Left: Soviet host and First Belorussian Front commander Marshal Georgy Zhukov reads the terms of surren­der to the German dele­gation. The text expanded on the Reims terms in that German forces would not only cease mili­tary opera­tions against all Allied forces, but they would dis­arm them­selves, dis­band, and be taken into cap­tiv­ity. Listening on Zhukov’s right is British Air Chief Marshal Sir Arthur Tedder, Deputy Supreme Com­man­der of the Allied Expe­di­tionary Force. Because Eisen­hower, a five-star general, tech­ni­cally out­ranked Marshal Zhukov, the act of signing the German surren­der docu­ment on behalf the Western Allies passed to Eisenhower’s second-in-command, Tedder.

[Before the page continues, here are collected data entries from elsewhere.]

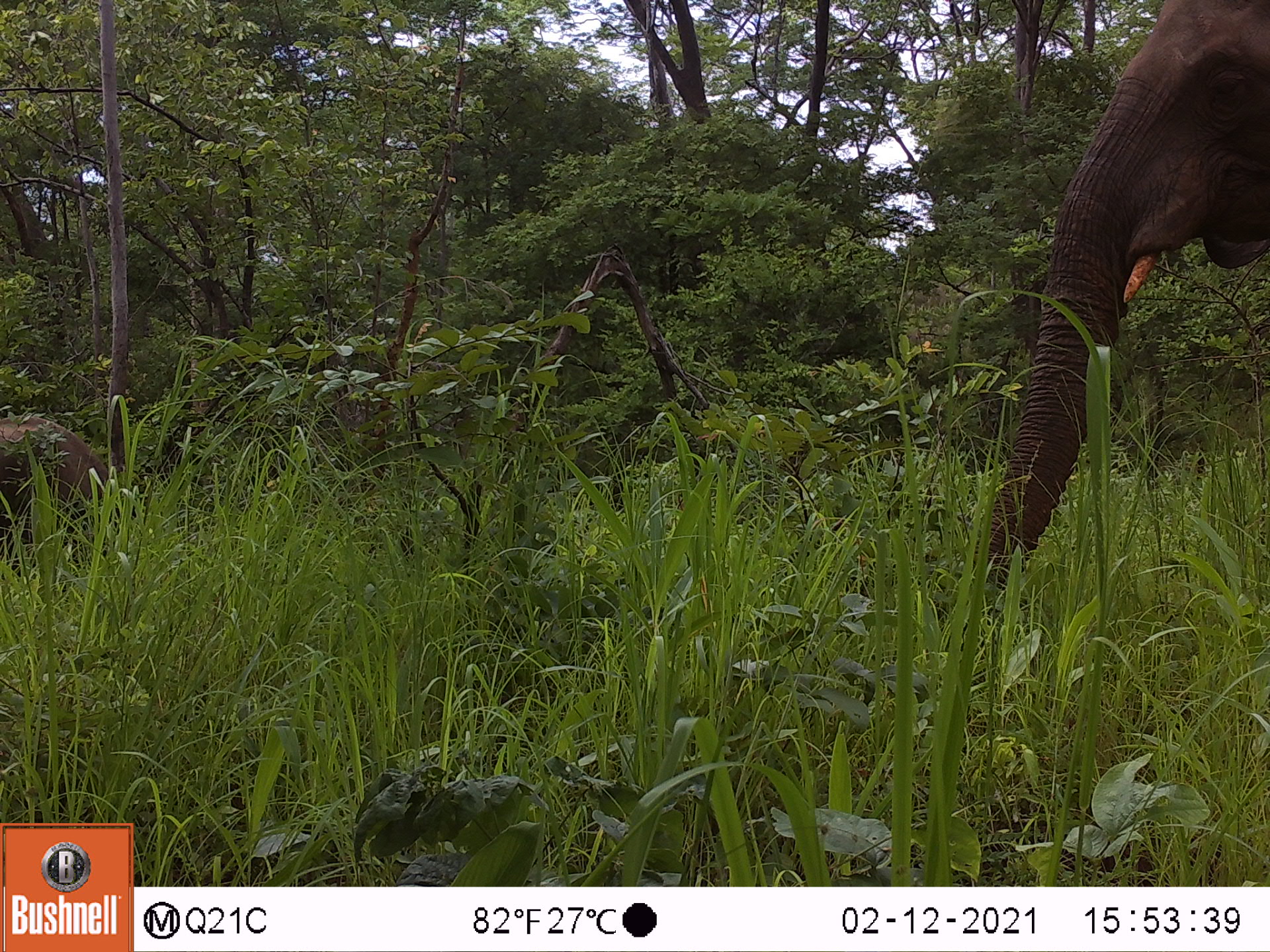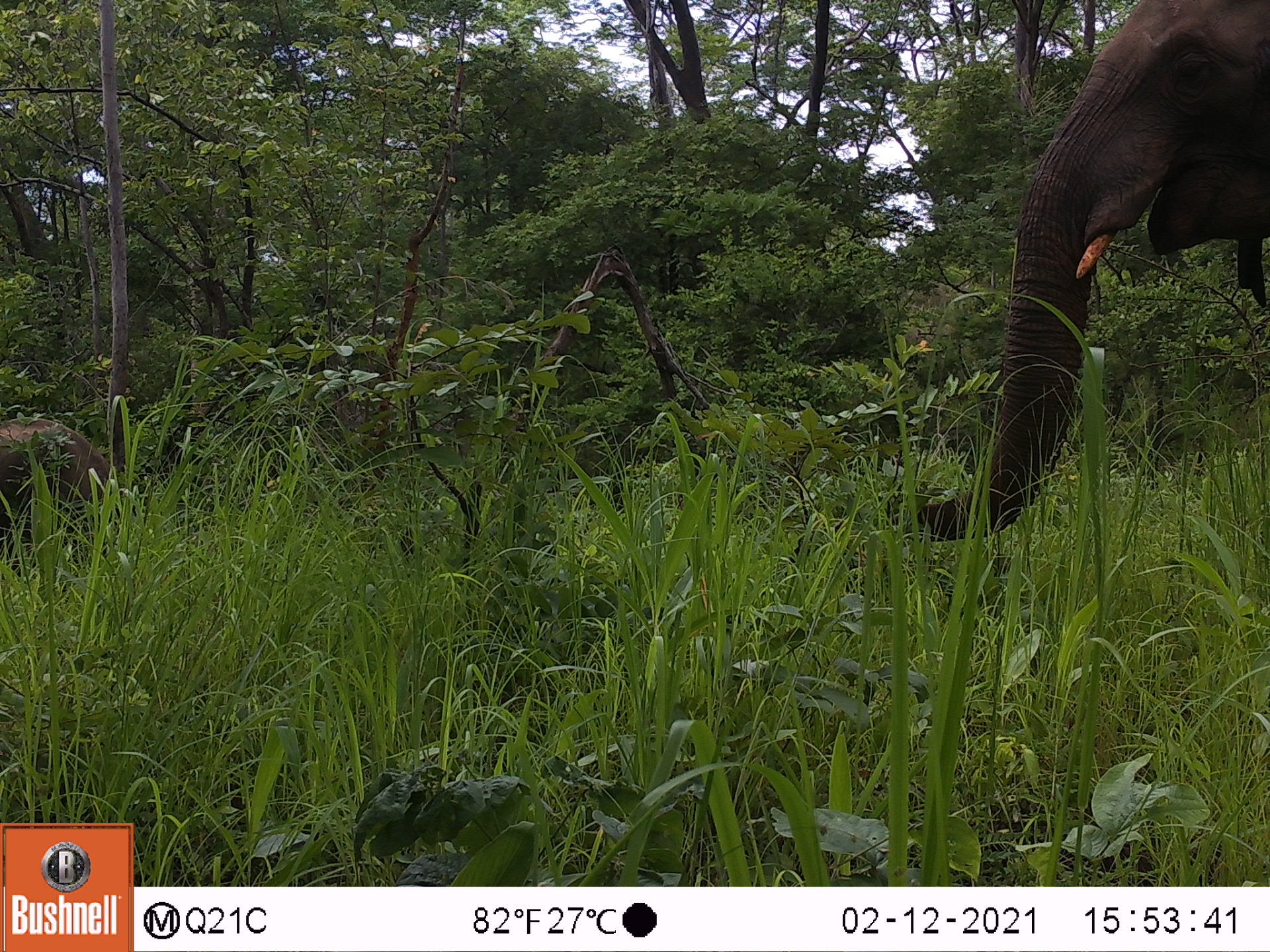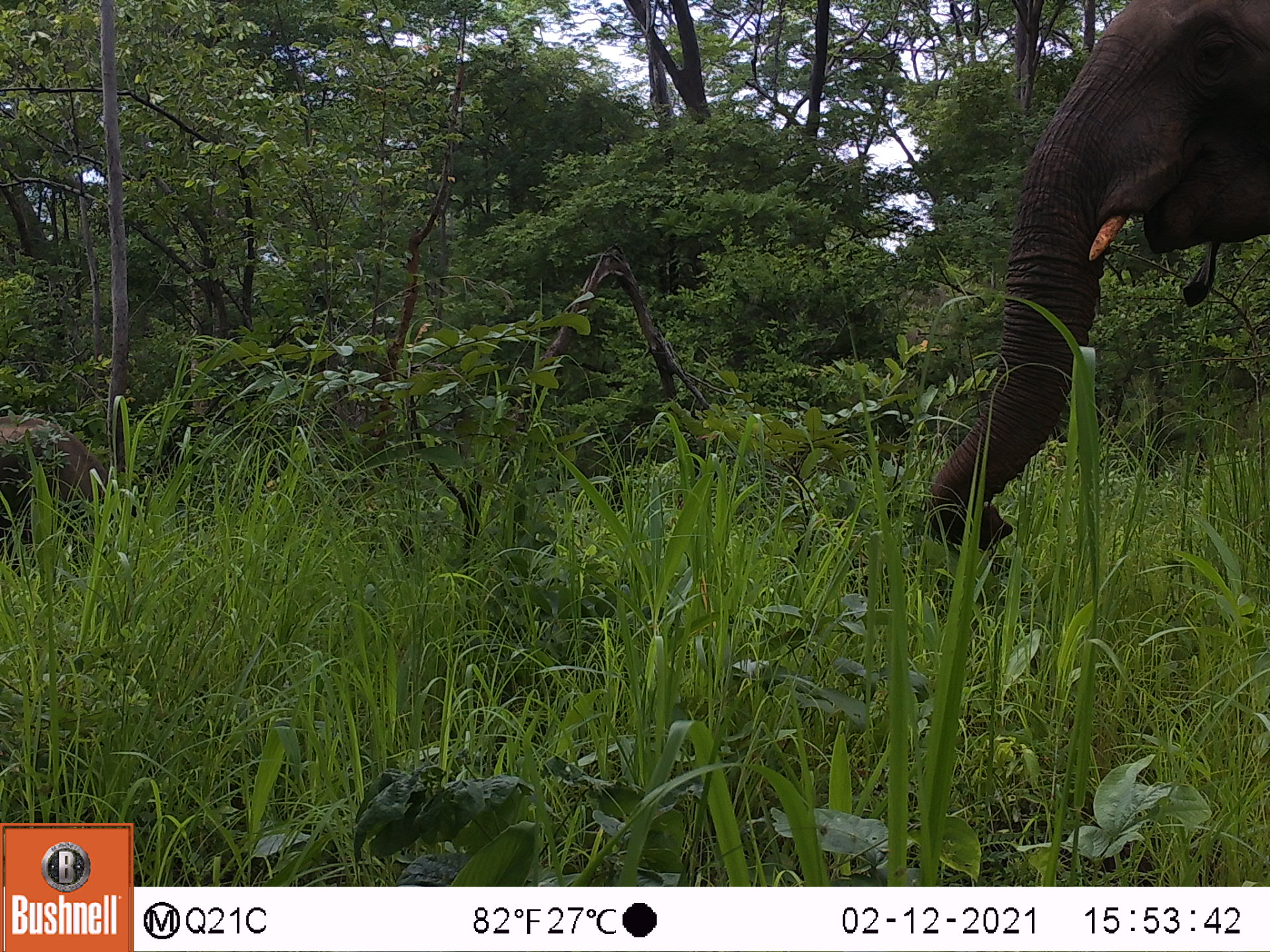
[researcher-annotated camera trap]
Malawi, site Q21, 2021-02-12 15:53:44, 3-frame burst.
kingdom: Animalia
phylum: Chordata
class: Mammalia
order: Proboscidea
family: Elephantidae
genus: Loxodonta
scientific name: Loxodonta africana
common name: african savanna elephant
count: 2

Right: Zhukov asked the three German officers if they were prepared to sign the surren­der docu­ment, which Tedder held up in his hands. Keitel replied “Ja. In Ord­nung,” as he fixed his mon­o­cle over his left eye and removed his right glove. The Germans each took turns at signing the docu­ment, whose May 8, 1945, date (cele­brated today as V-E, Vic­tory in Europe, Day) had not been corrected to reflect the change of date, May 9. Then Zhukov and Tedder added their signa­tures as prin­ci­pals for the Allies, followed by de Tassigny and Spaatz as wit­nesses, momen­tar­ily at a loss for a pen. Zhukov declared the capit­u­lation cere­mony ended. Keitel rose, saluted again with his field marshal’s baton, and led the Germans out of the mess hall. An all-night victors ban­quet, followed by a car cara­van tour of the vanquished Nazi capital, capped the proceedings.